MacEwan, the founder of the Brussels Brontë Group, said the link to the Koekelberg suburb of Brussels was an important one for the sisters.
“The link came through Charlotte’s close friend, Mary Taylor, who was studying at a school called the Château de Koekelberg with her sister, Martha, while the Brontës were at the Pensionnat Héger near Place Royale [in the centre]. Charlotte and Emily used to visit,” she said.
“Mary Taylor, a feminist who believed women should earn their own living, went on to run a store in New Zealand, lead a party of women up Mont Blanc [in the Alps] and write a feminist novel, Miss Miles.”
Muriel de Viron, the alderman for public works in Koekelberg, said the square would mark sisters “who left their mark on the history of literature and feminism”. She added: “We need more squares and street names with women’s names to make them visible in the public space.”
Charlotte’s darkly romantic novel Villette, published in 1853 at a bleak time in her life, was set in a fictional European city where both people and places were painted in an unflattering light. “Charlotte’s wonderful, dark novel Villette is closely based on her years in Belgium,” MacEwan said.
When it had been translated into French, the fictitious city name Villette was changed to “Bruxelles” in the text, upsetting many who felt wronged after seeing themselves in her story.
Such was the bad blood that her friend Elizabeth Gaskell, whose Life of Charlotte Brontë was published in 1857, vowed never to write another biography because she faced so many complaints and threats of legal action.
Letters from Charlotte to Héger, a romantic figure who had fought on the barricades during Belgium’s national revolution in 1830, were first published in the Times in 1913, recording her angry despair at his failure to return her affections.
“Day after day disappointment flings me down again into overwhelming misery,” she wrote. “I am in a fever.
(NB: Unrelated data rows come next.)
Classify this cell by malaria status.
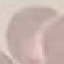

Uninfected.

Thin blood film. Giemsa-stained preparation. Photographed with a smartphone camera at the microscope eyepiece. Cell patch, automatically extracted from a larger field of view and resized to 64 × 64 pixels.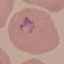

Summary:
  - Malaria status: parasitized
  - Capture: smartphone through the microscope eyepiece
  - Stain: Giemsa
  - Image type: automatically extracted cell patch, resized to 64 × 64 pixels
  - Preparation: thin smear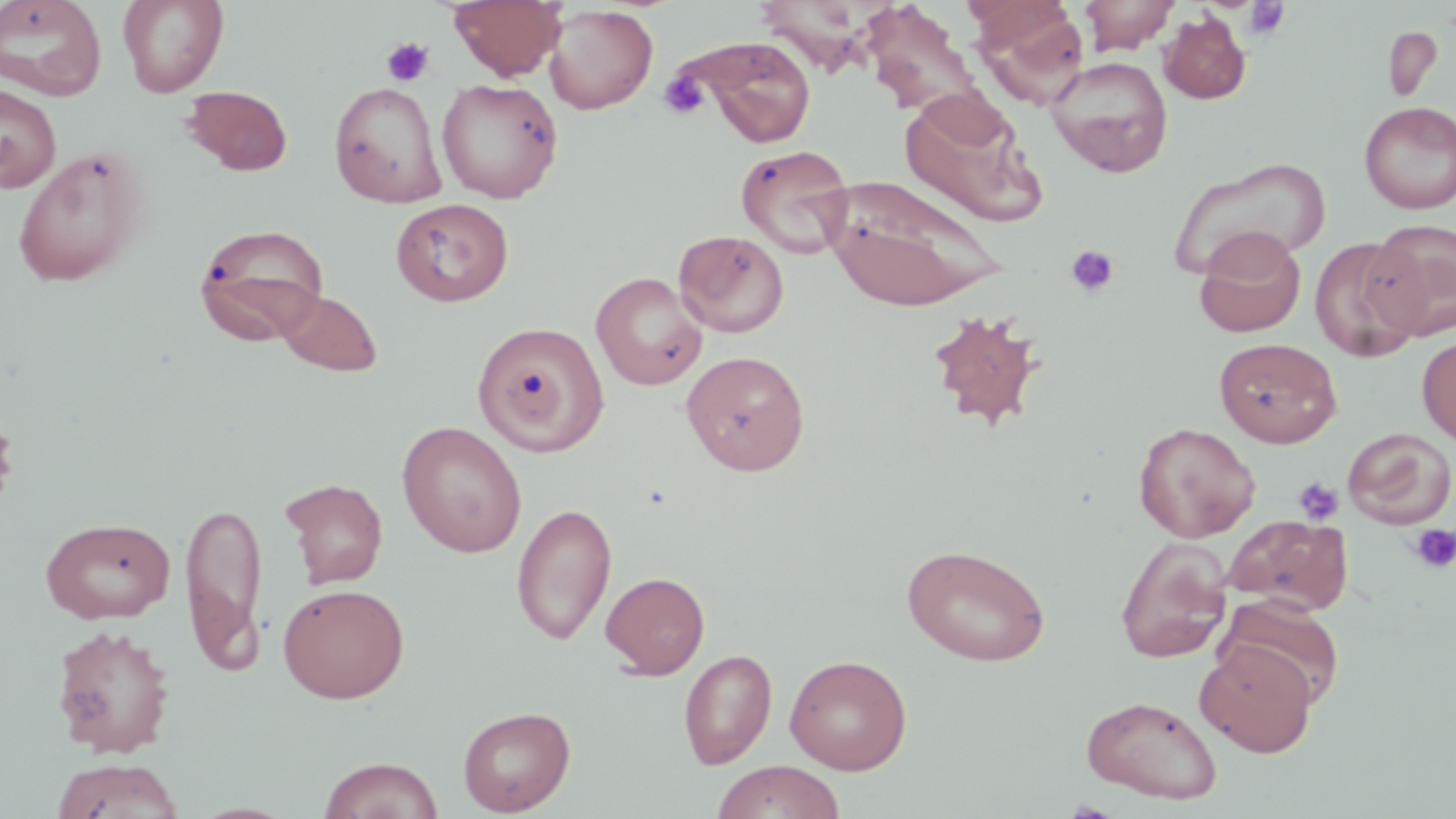
Summary:
  - Coordinate format: approximate bounding boxes as (x1, y1, x2, y2) in pixels
  - Uninfected red blood cell locations: (0, 0, 107, 101), (117, 0, 229, 98), (449, 0, 567, 81), (1078, 0, 1183, 54), (859, 2, 985, 117), (971, 2, 1090, 107), (544, 4, 658, 114), (1158, 10, 1251, 104), (1382, 25, 1443, 103), (690, 38, 818, 147), (1046, 56, 1173, 177), (437, 78, 563, 203), (329, 80, 447, 207), (0, 82, 61, 193), (182, 85, 293, 176), (898, 90, 1048, 227), (1359, 101, 1456, 213), (735, 144, 855, 259), (13, 146, 150, 288), (1169, 157, 1328, 280), (824, 175, 1006, 312), (390, 197, 514, 307), (1366, 219, 1456, 340), (193, 223, 330, 346), (673, 229, 789, 337), (1195, 230, 1306, 338), (1310, 237, 1424, 362), (591, 271, 708, 391), (276, 289, 383, 377), (925, 308, 1046, 431), (471, 319, 612, 458), (1417, 335, 1456, 446), (1214, 338, 1342, 447), (681, 350, 810, 475), (396, 420, 527, 557), (1133, 422, 1260, 542), (1342, 427, 1456, 529), (280, 477, 388, 589), (179, 498, 269, 674), (511, 502, 618, 646), (1222, 514, 1353, 616), (40, 517, 175, 624), (1116, 536, 1233, 663), (901, 542, 1051, 667), (600, 570, 710, 679), (276, 583, 410, 703), (1217, 596, 1346, 709), (50, 624, 176, 758), (1195, 640, 1318, 757), (679, 648, 777, 770), (785, 654, 912, 774), (1081, 695, 1223, 804), (458, 704, 575, 815), (317, 756, 444, 819), (50, 758, 185, 818), (711, 760, 846, 819)
  - Platelet locations: (1244, 1, 1291, 39), (382, 38, 434, 87), (659, 71, 709, 119), (1064, 245, 1120, 298), (1293, 476, 1343, 526), (1409, 524, 1456, 574)
  - Slide-level diagnosis: negative for blood parasites
  - Preparation: thin blood film
  - Field of view: single
  - Modality: optical microscopy
  - Stain: May-Grünwald-Giemsa
  - Magnification: 1000x
  - Image size: 1456×819 pixels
I lose my appetite and my sleep. I pine away.” (Bruno Waterfield)
The most frequent evasive tactic is for the would-be writer to say, But before I have anything to say, I must get experience.
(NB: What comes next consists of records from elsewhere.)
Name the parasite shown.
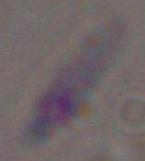

This is Toxoplasma gondii.

modality = photomicrograph
magnification = 1000x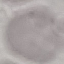
Result: no malaria parasites seen. Photographed with a smartphone camera at the microscope eyepiece. Giemsa stain. Cell patch, automatically extracted from a larger field of view and resized to 64 × 64 pixels. Thin smear of blood.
Well, yes; if you want to be a journalist. But I don’t know anything about journalism, I’m talking about fiction. And of course fiction is made out of experience, your whole life from infancy on, everything you’ve thought and done and seen and read and dreamed. But experience isn’t something you go and get—it’s a gift, and the only prerequisite for receiving it is that you be open to it. A closed soul can have the most immense adventures, go through a civil war or a trip to the moon, and have nothing to show for all that “experience”; whereas the open soul can do wonders with nothing. I invite you to meditate on a pair of sisters. Emily and Charlotte. Their life experience was an isolated vicarage in a small, dreary English village, a couple of bad years at a girls’ school, another year or two in Brussels, which is surely the dullest city in all Europe, and a lot of housework. Out of that seething mass of raw, vital, brutal, gutsy Experience they made two of the greatest novels ever written: Jane Eyre and Wuthering Heights.
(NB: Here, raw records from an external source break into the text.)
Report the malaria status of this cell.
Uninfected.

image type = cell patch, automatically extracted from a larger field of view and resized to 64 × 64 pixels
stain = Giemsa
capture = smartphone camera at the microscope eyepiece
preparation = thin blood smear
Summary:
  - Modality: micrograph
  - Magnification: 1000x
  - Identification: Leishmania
Now, of course they were writing from experience; writing about what they knew, which is what people always tell you to do; but what was their experience? What was it they knew? Very little about “life.” They knew their own souls, they knew their own minds and hearts; and it was not a knowledge lightly or easily gained. From the time they were seven or eight years old, they wrote, and thought, and learned the landscape of their own being, and how to describe it. They wrote with the imagination, which is the tool of the farmer, the plow you plow your own soul with. They wrote from inside, from as deep inside as they could get by using all their strength and courage and intelligence. And that is where books come from. The novelist writes from inside.